Zeisler continues, “Now, more than ever, small businesses need to adapt to changes in customer expectations. Today, it’s all about convenience and speed. Even industries that are viewed as traditional and low-tech, the ones that Jobber serves, must pick up the pace in order to meet customer expectations and keep up with increased competition.

“Customers expect businesses to be highly responsive and to accept online payments. They want to book services online, pay by clicking a button, have automated reminders, and more. If they need something fixed, customers want information in real-time on the name of the technician and when they will arrive. Technology solutions like Jobber enable these features and even automates them. It would be nearly impossible to meet customer expectations without some sort of management tool facilitating it.

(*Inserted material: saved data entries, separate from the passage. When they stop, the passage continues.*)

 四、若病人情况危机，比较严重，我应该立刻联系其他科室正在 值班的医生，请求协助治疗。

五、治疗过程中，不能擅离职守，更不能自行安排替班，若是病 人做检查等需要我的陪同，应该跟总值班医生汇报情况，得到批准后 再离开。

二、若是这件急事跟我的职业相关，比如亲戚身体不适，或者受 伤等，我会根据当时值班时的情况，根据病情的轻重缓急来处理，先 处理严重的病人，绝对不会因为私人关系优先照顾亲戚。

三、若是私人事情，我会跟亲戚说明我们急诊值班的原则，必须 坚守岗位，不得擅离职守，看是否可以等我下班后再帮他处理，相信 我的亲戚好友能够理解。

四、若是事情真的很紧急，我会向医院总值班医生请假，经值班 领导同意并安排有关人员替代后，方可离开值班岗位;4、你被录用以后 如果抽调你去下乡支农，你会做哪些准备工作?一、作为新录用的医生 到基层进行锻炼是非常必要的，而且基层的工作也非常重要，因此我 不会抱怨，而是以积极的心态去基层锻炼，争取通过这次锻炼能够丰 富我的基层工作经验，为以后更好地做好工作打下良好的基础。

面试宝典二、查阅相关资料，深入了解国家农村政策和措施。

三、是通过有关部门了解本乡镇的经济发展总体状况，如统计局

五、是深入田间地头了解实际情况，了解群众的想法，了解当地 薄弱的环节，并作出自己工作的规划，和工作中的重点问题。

“Without technology, small businesses simply wouldn’t be able to compete against large corporations. With many responsibilities to juggle it can be easy to forget something in the customer journey and process, which can be the difference between winning or losing a job.”

Jobber is also passionate about supporting the community and has two company-sponsored programs called Jobber Cares and JUMP.

Pillar explains, “Jobber Cares engages our employees in social responsibility activities while reinforcing Jobber’s company values (Be Humble, Be Supportive, Give A S*it). The program has an annual operating budget and our volunteer committee, that includes people from across every department, is responsible for researching, advising and carrying out community events across Edmonton and Toronto. Some of the causes we’ve supported include Pride Toronto and Edmonton, Edmonton’s Food Bank, Movember, and Sage Seniors Association.

“JUMP helps post-secondary students make the leap from post-secondary to careers. The committee executes five to six events a year, such as panels and workshops, and it is fully run by Jobber employees who volunteer their time and skills to teach others. JUMP provides a great opportunity for development in teaching, leadership, and public speaking. Most importantly, it allows us to be humble about our experience, be supportive of others’ career journeys, and care about the community that supported Jobber.”

The co-founders are profoundly grateful for their clients, investors, team members and supporters that have got the company to where it is today. They also fondly remember client zero, Graham Audenart of Painters Enterprise.

“Our first customer sticks out in my mind because he was instrumental in helping us shape our platform in the early days. We are so grateful for that,” says Zeisler. “He was an inspiration then and he remains one now – and he’s still a customer!”

Sam concludes, “Our focus these days is to continue iterating on our platform based on customer and industry feedback. We’re scaling the business as efficiently and quickly as possible without breaking anything in the process. We have the necessary talent, tools, and opportunity to continue building a global company that will make a meaningful impact in the home service industry. We’re incredibly proud of the work we’re done so far, but we’re just getting started.”